Yoga for Bibliophobia

There are numerous different yoga poses that can substantially benefit someone who is suffering from bibliophobia. In part, this is due to the meditative state of mind that yoga tends to emit in those who practice it on a consistent basis. Yoga can be thought of as meditation in motion. It can help to relieve some of the anxiety associated with bibliophobia due to the mere fact that by engaging in yoga, your attention will be redirected to something more productive.
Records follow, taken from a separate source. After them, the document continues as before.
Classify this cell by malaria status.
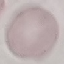
Uninfected.

Acquired by smartphone through the microscope eyepiece. Cell patch, automatically extracted from a larger field of view and resized to 64 × 64 pixels. Giemsa stain. Thin blood smear.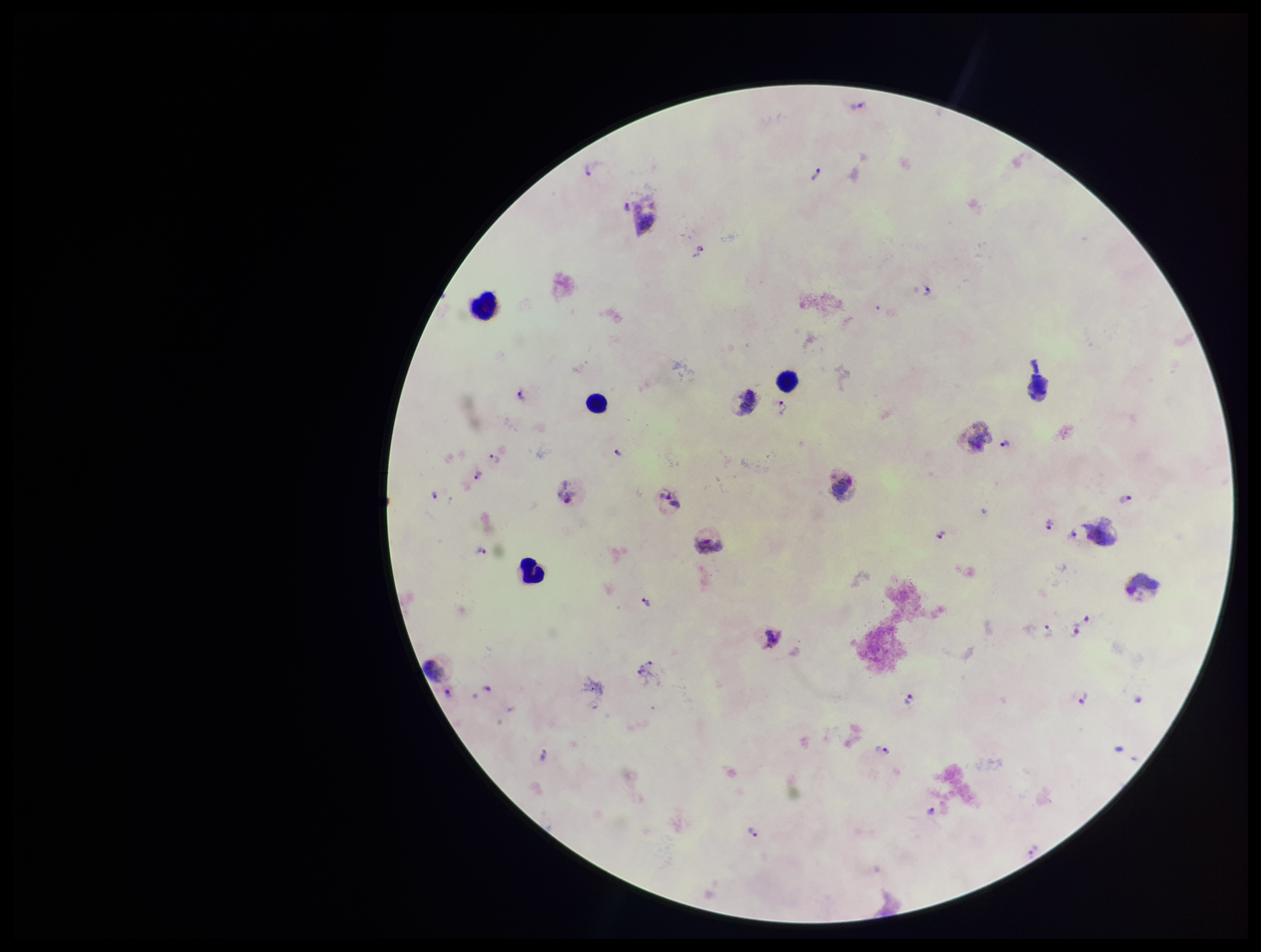
Plasmodium parasites: detected. Species reported for this patient: Plasmodium vivax. One field from this slide. Parasite count: 29. Patient malaria status: positive. Preparation: thick. Leukocyte count: 4. Photographed through the microscope eyepiece with a smartphone camera. Giemsa stain. Image is 1261×952 pixels.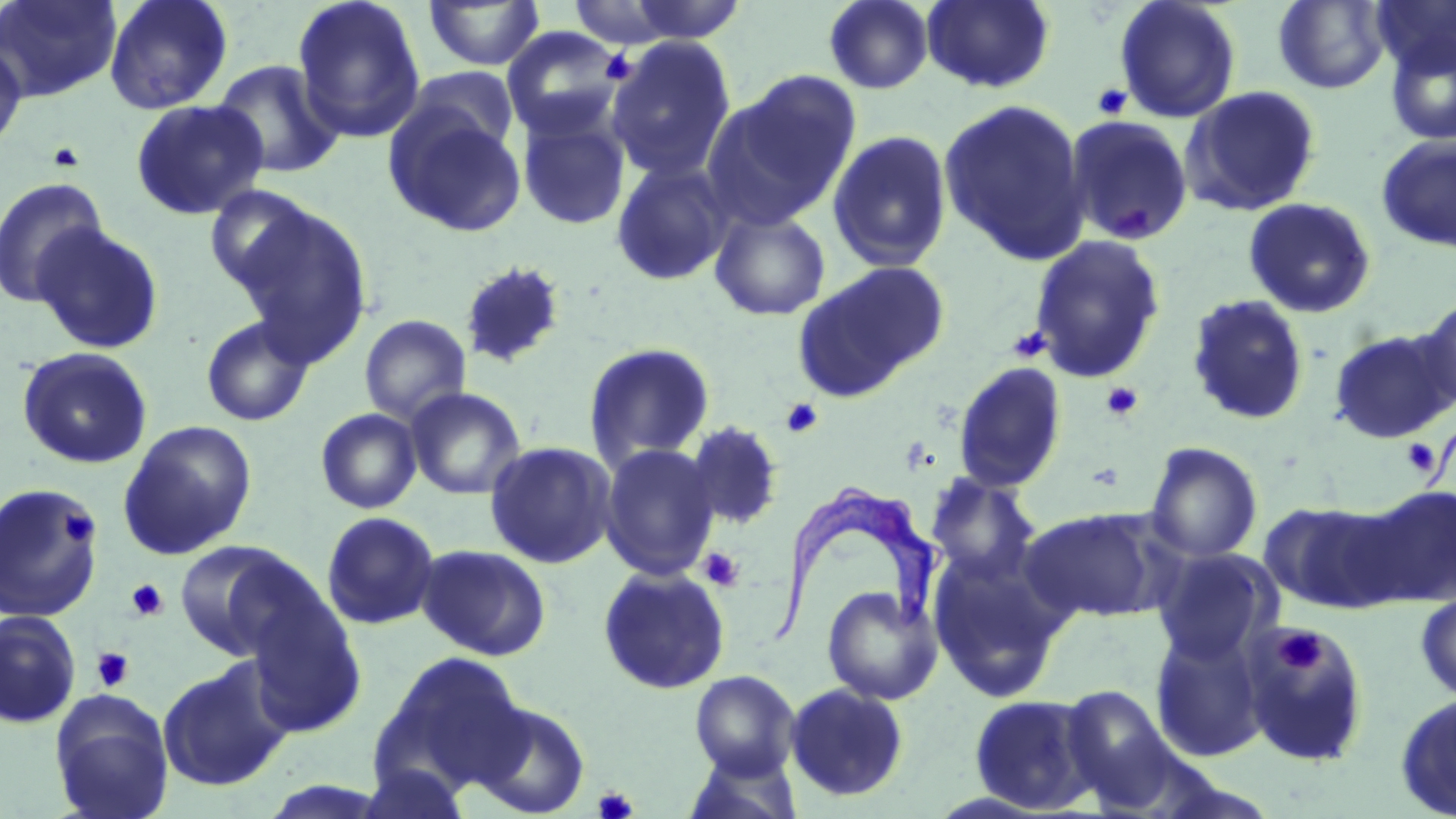
Approximate bounding boxes as (x1, y1, x2, y2) in pixels. Platelet locations: (600, 49, 635, 84), (1091, 83, 1132, 119), (46, 141, 86, 172), (1110, 202, 1157, 241), (1008, 325, 1051, 364), (1101, 381, 1143, 422), (781, 398, 823, 438), (1400, 437, 1441, 478), (56, 510, 98, 548), (698, 547, 744, 591), (126, 579, 168, 622), (1274, 627, 1328, 676), (91, 647, 134, 691), (593, 786, 638, 819). Trypanosoma brucei locations: (765, 485, 939, 649). Uninfected red blood cell locations: (0, 0, 121, 102), (103, 0, 234, 115), (291, 0, 426, 144), (622, 0, 749, 44), (823, 0, 934, 94), (922, 0, 1055, 93), (1273, 0, 1391, 94), (1371, 0, 1456, 77), (422, 1, 546, 71), (564, 1, 690, 49), (1114, 1, 1241, 123), (501, 28, 626, 140), (1385, 34, 1456, 145), (605, 36, 737, 183), (0, 41, 29, 154), (211, 59, 344, 179), (401, 67, 519, 163), (717, 71, 862, 222), (1181, 85, 1322, 216), (937, 98, 1092, 265), (130, 99, 269, 220), (383, 102, 528, 238), (516, 110, 631, 231), (1065, 114, 1194, 246), (826, 129, 953, 272), (1375, 134, 1456, 253), (610, 160, 733, 287), (0, 177, 109, 308), (203, 185, 319, 298), (1243, 197, 1377, 318), (231, 206, 373, 364), (709, 208, 831, 321), (32, 223, 164, 354), (1028, 234, 1165, 383), (793, 260, 949, 400), (457, 261, 568, 370), (1186, 294, 1310, 426), (1415, 298, 1456, 415), (359, 314, 471, 425), (200, 316, 315, 427), (1328, 328, 1456, 443), (583, 342, 716, 470), (17, 347, 153, 470), (952, 361, 1068, 493), (405, 387, 526, 500), (315, 408, 422, 514), (118, 420, 257, 560), (683, 420, 785, 531), (484, 441, 618, 569), (1145, 442, 1263, 563), (598, 443, 721, 581), (925, 474, 1041, 587), (0, 482, 103, 625), (1354, 483, 1456, 608), (1258, 499, 1400, 613), (1021, 507, 1166, 623), (321, 511, 440, 630), (173, 539, 310, 660), (416, 544, 552, 661), (927, 547, 1067, 703), (1151, 547, 1281, 664), (597, 565, 731, 694), (822, 585, 942, 705), (1415, 591, 1456, 703), (240, 594, 367, 738), (0, 610, 81, 729), (1240, 624, 1370, 766), (1150, 629, 1268, 762), (376, 651, 527, 790), (156, 658, 292, 792), (689, 670, 800, 778), (784, 683, 910, 802), (1058, 685, 1176, 807), (49, 689, 174, 819), (1394, 691, 1456, 818), (968, 694, 1100, 813), (472, 699, 590, 817), (681, 749, 803, 819), (357, 761, 472, 819). Slide-level diagnosis: Trypanosoma brucei. May-Grünwald-Giemsa stain. One field of a larger specimen. Image is 1456×819 pixels. Light microscopy. Thin blood smear. Captured at 1000x magnification.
There are many different types of yoga that someone with bibliophobia can benefit from, such as hatha yoga or hot yoga, among many others. Nevertheless, regardless of the many different forms of yoga that exist, virtually all of them can help to relieve some of the stress and anxiety that is associated with bibliophobia.

If you have never practiced yoga before, then it may be in your best interest to take a class or watch some guided videos that can help you through each pose. Just like with meditation, the more you practice yoga, the more adept you will become at it. Besides helping you to reduce your symptoms of bibliophobia, you can also expect to acquire increased strength and flexibility, among other benefits.